Committee publication · Correspondence · 15 April 2026
Letter from the Communication Workers Union relating to the Committee's letter of 27 March following the evidence session on Royal Mail, 13 April 2026
From: Business and Trade Committee
Inquiry: Royal Mail
Summary
The Communication Workers Union responds to the Business and Trade Committee's March inquiry on Royal Mail service quality. The CWU disputes Royal Mail's account of reform measures, citing unresolved disagreements on resourcing, staff retention through pay equalisation, workload assessment accuracy, and local decision-making. The union provides detailed evidence of management misconduct under the previous CEO, including the "It's Our Business to Run" strategy, and criticises Ofcom's regulatory approach as ineffective and unfairly punitive.
Key findings
- CWU and Royal Mail disagree fundamentally on reform steps: CWU demands resourcing stability, full pay/terms equalisation for new entrants (50% leave within first year), and localised decision-making; Royal Mail has not shared its quality improvement plan with the union.
- Royal Mail's 'Operational Contingency Prioritisation Guidance' diagram issued by Ricky McAulay systematically deprioritises Second Class and Downstream Access mail (majority of volume) in favour of parcels and tracked products, contradicting company claims of no systematic deprioritisation.
- Previous CEO leadership (2022–2023) implemented 'It's Our Business to Run' strategy designed to bypass union consultation; resulted in suspension/termination of over 200 CWU representatives; Lord Falconer review overturned 97% of ~135 dismissals and all ~100 suspensions, describing systematic union-busting.
- CWU supports government 'level playing field' intervention on employment status but argues Ofcom regulation is counterproductive: £21m fine could have funded 532 additional jobs; competitors like Amazon use unregulated delivery and avoid USO infrastructure costs while Royal Mail bears full network maintenance burden.

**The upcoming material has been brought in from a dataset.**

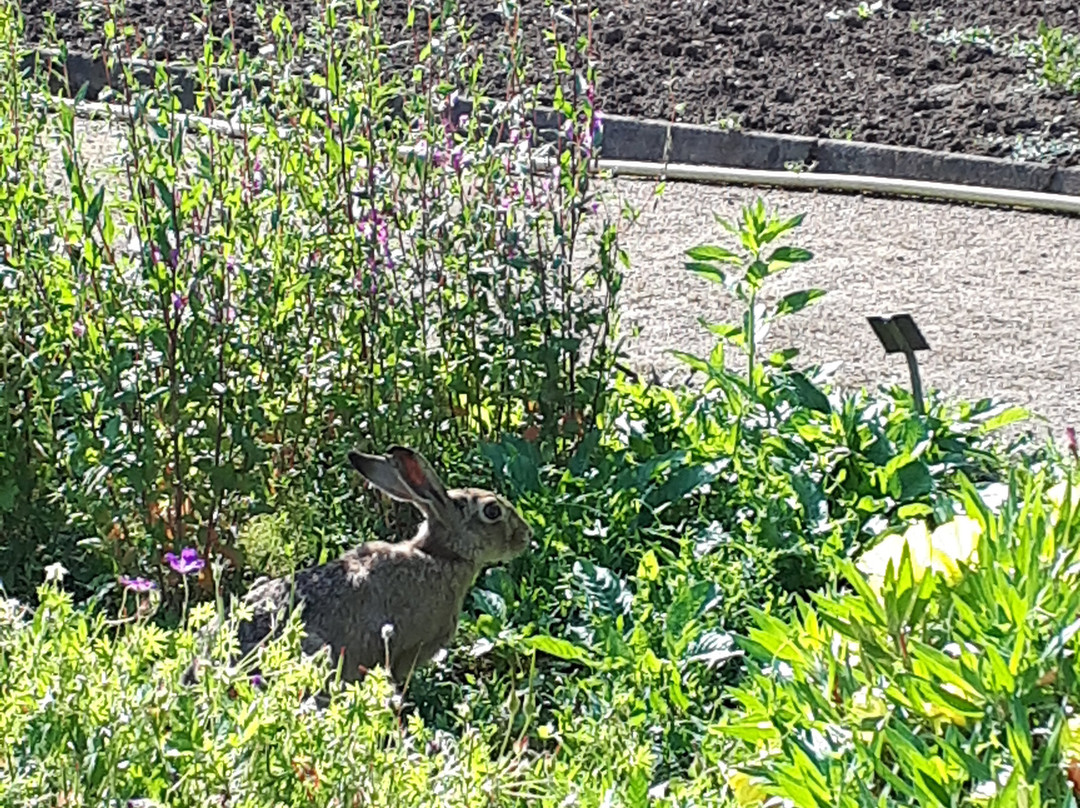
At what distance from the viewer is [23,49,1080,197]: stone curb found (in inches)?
333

- CWU demands Ofcom utilise existing enforcement powers under Schedule 7 of Postal Services Act 2011 (binding operational directions on staffing/resources) rather than financial penalties; government should legislate to fine executives personally or link remuneration to USO delivery.
Tone
AdversarialTopics
Key actors
Communication Workers Union (CWU), Royal Mail / International Distribution Services (IDS), Ofcom, Ricky McAulay (Royal Mail operational manager), Simon Thompson (former Royal Mail CEO), EP Group (new owner), Lord Falconer (independent reviewer), Dave Ward (CWU General Secretary)
Notable line
“… service quality has never recovered from this point in 2022. An overtly aggressive attitude towards union representatives and members was also implemented.”
Key Quotes
“At the moment, the CWU and Royal Mail have significant differences regarding the steps necessary to bring Royal Mail up to standard and we are trying to address this, in finalising an overall agreement on USO reform.”
“A core difference is that the CWU continues to assert, in the strongest terms, that unless Royal Mail's resourcing issues are resolved and stabilised, there will continue to be problems with the service.”

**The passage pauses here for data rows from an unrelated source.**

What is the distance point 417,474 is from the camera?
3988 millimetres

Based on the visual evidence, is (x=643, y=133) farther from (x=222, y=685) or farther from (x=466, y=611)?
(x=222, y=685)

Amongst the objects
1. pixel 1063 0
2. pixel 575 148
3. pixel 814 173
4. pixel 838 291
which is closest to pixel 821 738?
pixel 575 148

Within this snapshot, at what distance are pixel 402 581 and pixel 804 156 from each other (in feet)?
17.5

“50% of new entrants leave Royal Mail within the first year.”
“This was blatant financial mismanagement of the company, a cash grab with disastrous consequences for the service and the workforce.”
“These were union-busting tactics that underpinned the "It's Our Business to Run" strategy, which denigrated the views of both the workforce and the recognised union and sought to remove our influence at all costs.”

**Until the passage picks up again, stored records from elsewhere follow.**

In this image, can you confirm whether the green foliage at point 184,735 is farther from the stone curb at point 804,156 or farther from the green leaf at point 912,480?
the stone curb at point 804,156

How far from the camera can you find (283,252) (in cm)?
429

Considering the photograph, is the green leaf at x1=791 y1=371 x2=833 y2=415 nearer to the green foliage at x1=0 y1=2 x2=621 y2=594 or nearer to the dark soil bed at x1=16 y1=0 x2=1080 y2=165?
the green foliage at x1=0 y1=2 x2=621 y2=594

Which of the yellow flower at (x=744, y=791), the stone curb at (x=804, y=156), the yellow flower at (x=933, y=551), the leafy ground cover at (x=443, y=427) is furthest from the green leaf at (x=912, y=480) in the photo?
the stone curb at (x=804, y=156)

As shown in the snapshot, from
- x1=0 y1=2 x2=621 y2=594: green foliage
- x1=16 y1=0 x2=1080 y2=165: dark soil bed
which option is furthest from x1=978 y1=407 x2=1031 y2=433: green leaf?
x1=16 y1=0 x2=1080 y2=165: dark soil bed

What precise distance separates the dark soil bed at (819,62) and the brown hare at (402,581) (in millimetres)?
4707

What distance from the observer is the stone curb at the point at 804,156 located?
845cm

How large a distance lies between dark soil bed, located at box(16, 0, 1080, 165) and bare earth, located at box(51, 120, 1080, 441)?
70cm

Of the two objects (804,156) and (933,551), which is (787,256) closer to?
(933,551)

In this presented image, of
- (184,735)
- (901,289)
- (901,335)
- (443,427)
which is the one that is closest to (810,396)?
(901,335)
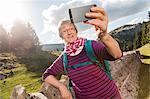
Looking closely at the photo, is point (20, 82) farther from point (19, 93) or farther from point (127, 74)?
point (127, 74)

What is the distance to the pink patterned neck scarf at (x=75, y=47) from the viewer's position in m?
4.77

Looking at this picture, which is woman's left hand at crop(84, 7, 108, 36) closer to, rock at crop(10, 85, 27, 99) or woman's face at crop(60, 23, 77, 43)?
woman's face at crop(60, 23, 77, 43)

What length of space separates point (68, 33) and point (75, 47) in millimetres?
291

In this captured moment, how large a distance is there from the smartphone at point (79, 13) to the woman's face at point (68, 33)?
2.78 feet

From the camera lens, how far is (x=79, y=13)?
12.8 ft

“… of the approximately 135 cases of dismissal, over 97% of these were overturned. Of the over 100 cases of suspension or other detriment, all were overturned.”
“If Royal Mail had committed £21m to extra resource, instead of paying this as a penalty to the Treasury, it could have funded an additional 532 full-time equivalent Royal Mail jobs for one year.”
“Parcel courier workers are not self-employed people or contractors, they are being used as a cost-cutting tool by the likes of Amazon, under the guise of "flexibility".”